I have a data.frame created from other functions which take a list of .xlsx files and reads all workbooks and included sheets.
The result is a nice data frame as such:
df<-data.frame(
file.name <-c(“C:/R/Folder1/WB1.xlsx”,
“C:/R/Folder1/WB2.xlsx,”,”C:/R/Folder1/WB2.xlsx”, “C:/R/Folder2/WB1.xlsx”, “C:/R/Folder2/WB1.xls”),
data<-list(df1,df2,df3,df4,df5))
While I am able to retrieve (unnest) the dataframes, I lose the corresponding file location, which I need.
Is there a way to keep the corresponding row from the dataframe and paste() as a column when unnesting?
*Sorry for typos. Posted on SO app.
Updating (now that I am in front of a PC)
Reproducible Example:
data:
df1<-data.frame(V1=c(sample(900:970,6)),
V2=c(sample(LETTERS[1:6],6)))
df2<-data.frame(V1=sample(750:780,6),
V2=sample(LETTERS[8:16],6))
df3<-data.frame(V1=sample(200:250,6),
V2=sample(LETTERS[10:20],6),
V3=sample(2300:5821,6))
df4<-data.frame(V1=sample(396:480,6),
V2=sample(LETTERS,6))
df5<-data.frame(V1=sample(50:100,6),
V2=sample(LETTERS,6))
df6<-data.frame(V1=sample(200:250,6),
V2=sample(LETTERS,6),
V3=sample(letters,6))
my.list <- list(df1,df2,df3,df4,df5,df6)
mydf<-data.frame(
files=c("C:/Folder1/Data/File1.xlsx","C:/Folder1/Data/File2.xlsx",
"C:/Folder1/Data/File3.xlsx","C:/Folder2/Data/File1.xlsx",
"C:/Folder2/Data/File2.xlsx","C:/Folder2/Data/File3.xlsx"))
mydf$data<-my.list
When attempting to unnest - I run in to the following issue (due to differences in observations and variables within the list of data.frames (column 2):
y<-unnest(mydf, data)
Error: Column `V3` can't be converted from integer to factor
In addition: Warning messages:
1: In bind_rows_(x, .id) : Unequal factor levels: coercing to character
2: In bind_rows_(x, .id) :
binding character and factor vector, coercing into character vector
3: In bind_rows_(x, .id) :
binding character and factor vector, coercing into character vector...
Results from other functions
#tidyverse
y<-mydf %>% unnest(data)
Error: Column `V3` can't be converted from integer to factor
In addition: Warning messages:
1: In bind_rows_(x, .id) : Unequal factor levels: coercing to character
y<-mydf %>%
+ unnest(data) %>%
+ group_by(files) %>%
+ mutate(
+ data = flatten_chr(data),
+ data_colname = str_c("data_", row_number())

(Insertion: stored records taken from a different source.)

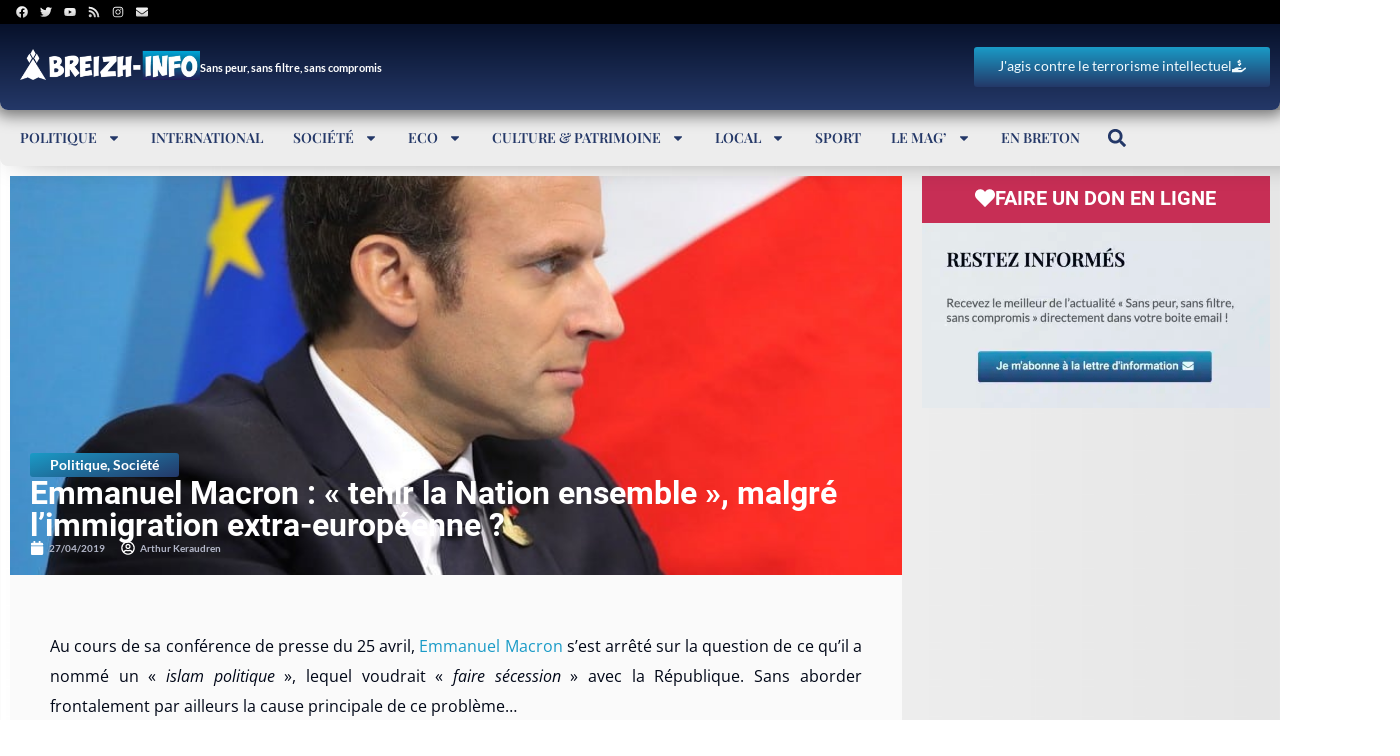

--- FILE ---
content_type: text/html; charset=utf-8
request_url: https://www.google.com/recaptcha/api2/aframe
body_size: -85
content:
<!DOCTYPE HTML><html><head><meta http-equiv="content-type" content="text/html; charset=UTF-8"></head><body><script nonce="3-KhxZTNMf5Lk0T11iFNKQ">/** Anti-fraud and anti-abuse applications only. See google.com/recaptcha */ try{var clients={'sodar':'https://pagead2.googlesyndication.com/pagead/sodar?'};window.addEventListener("message",function(a){try{if(a.source===window.parent){var b=JSON.parse(a.data);var c=clients[b['id']];if(c){var d=document.createElement('img');d.src=c+b['params']+'&rc='+(localStorage.getItem("rc::a")?sessionStorage.getItem("rc::b"):"");window.document.body.appendChild(d);sessionStorage.setItem("rc::e",parseInt(sessionStorage.getItem("rc::e")||0)+1);localStorage.setItem("rc::h",'1768550600925');}}}catch(b){}});window.parent.postMessage("_grecaptcha_ready", "*");}catch(b){}</script></body></html>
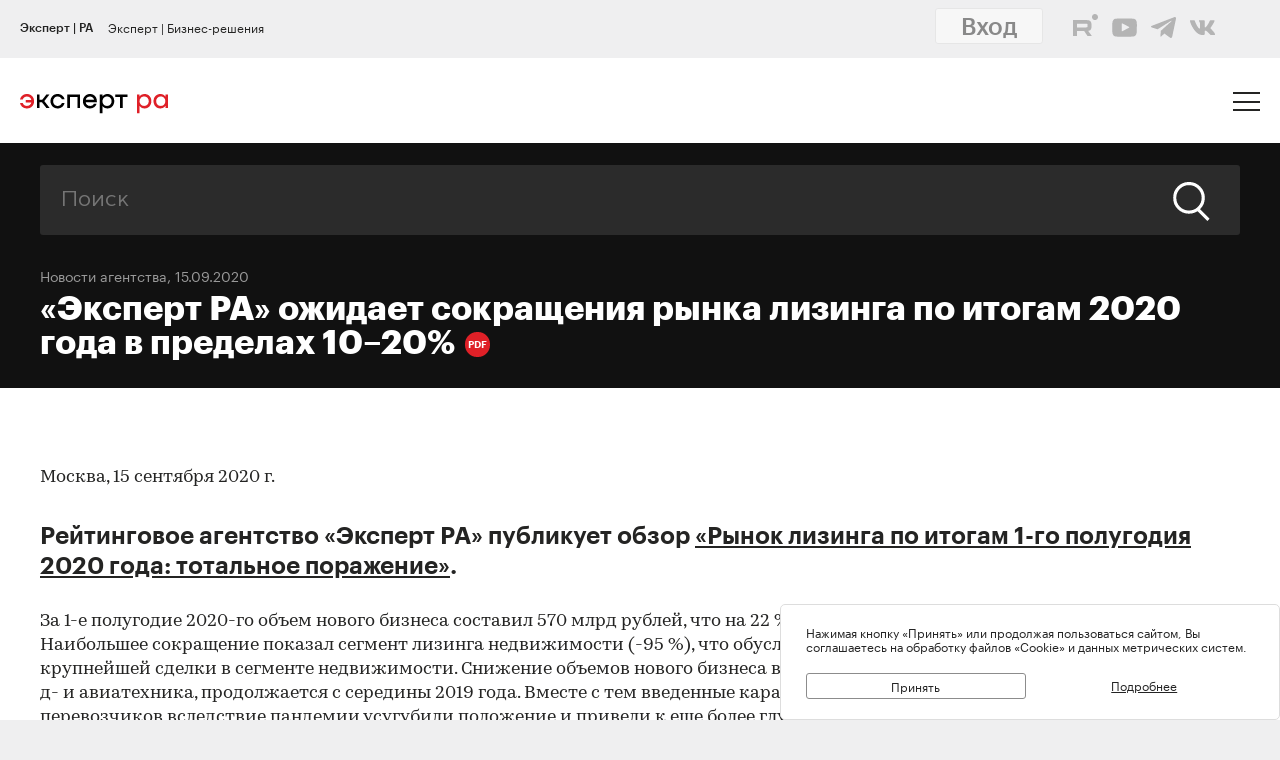

--- FILE ---
content_type: image/svg+xml
request_url: https://raexpert.ru/_aaa/icon_q_youtube_white.svg
body_size: 1525
content:
<?xml version="1.0" encoding="utf-8"?>
<!-- Generator: Adobe Illustrator 16.0.3, SVG Export Plug-In . SVG Version: 6.00 Build 0)  -->
<!DOCTYPE svg PUBLIC "-//W3C//DTD SVG 1.1//EN" "http://www.w3.org/Graphics/SVG/1.1/DTD/svg11.dtd">
<svg version="1.1" id="Layer_1" xmlns="http://www.w3.org/2000/svg" xmlns:xlink="http://www.w3.org/1999/xlink" x="0px" y="0px"
	 width="512px" height="512px" viewBox="0 0 512 512" enable-background="new 0 0 512 512" xml:space="preserve">
<g>
	<path fill="#FFFFFF" d="M507.167,154.385c0-4.408-6.618-39.732-22.076-55.19c-19.856-22.077-41.933-24.276-52.971-24.276h-2.221
		C361.471,70.5,259.917,70.5,257.708,70.5c0,0-103.765,0-172.193,4.419h-2.209c-11.038,0-33.115,2.199-52.982,24.276
		c-15.458,17.667-22.076,52.993-22.076,57.4c0,2.211-4.419,41.943-4.419,83.897v37.535c0,41.934,4.419,81.665,4.419,83.887
		c0,4.42,6.618,39.732,22.076,55.191c17.658,19.855,39.734,22.076,52.982,24.275c2.209,0,4.409,0,6.619,0
		c39.744,4.419,161.165,4.419,165.573,4.419l0,0c0,0,103.753,0,172.203-4.419h2.199c11.038-2.199,33.114-4.42,52.991-24.275
		c15.458-17.658,22.077-52.993,22.077-57.413c0-2.199,4.419-41.932,4.419-83.886v-37.523
		C511.586,198.539,507.167,156.596,507.167,154.385z M343.813,262.57l-132.469,70.647c-2.211,0-2.211,2.2-4.409,2.2
		c-2.209,0-4.42,0-4.42-2.2c-2.21-2.22-4.419-4.419-4.419-8.838V180.882c0-4.419,2.209-6.619,4.419-8.828
		c2.21-2.21,6.618-2.21,11.039,0l132.458,70.637c4.42,2.21,6.619,4.419,6.619,8.84C352.632,255.94,348.212,260.359,343.813,262.57z"
		/>
</g>
</svg>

+ ) %>% # or just as.character
+ spread(data_colname, data)
Error: Column `V3` can't be converted from integer to factor
In addition: Warning messages:
1: In bind_rows_(x, .id) : Unequal factor levels: coercing to character
Adding utilized function to pull .xlsx and all sheets in - as seen in this example:
library(tidyverse)
library(readxl)
dir_path1 <- "~/File1/Data/Qtr1"
dir_path2 <- "~/File1/Data/Qtr2"
dir_path3 <- "~/File1/Data/Qtr3"
dir_path4 <- "~/File1/Data/Qtr4"
re_file <- ".xlsx"
read_sheets <- function(dir_path1, file){
xlsx_file <- paste0(dir_path1, file)
xlsx_file %>%
excel_sheets() %>%
set_names() %>%
map_df(read_excel, path = xlsx_file, .id = 'sheet_name') %>%
mutate(file_name = file) %>%
select(file_name, sheet_name, everything())
}
df <- list.files(dir_path, re_file) %>%
map_df(~ read_sheets(dir_path, .))
Returns:
# A tibble: 15 x 5
file_name sheet_name col1
<chr> <chr> <dbl>
1 Q1_File1.xlsx Sheet1 1
2 Q1_File1.xlsx Sheet2 1
3 Q1_File2.xlsx Sheet1 1
...
However, unlike the sample data (as shown in the link), the data returned (col1) is a list of data frames.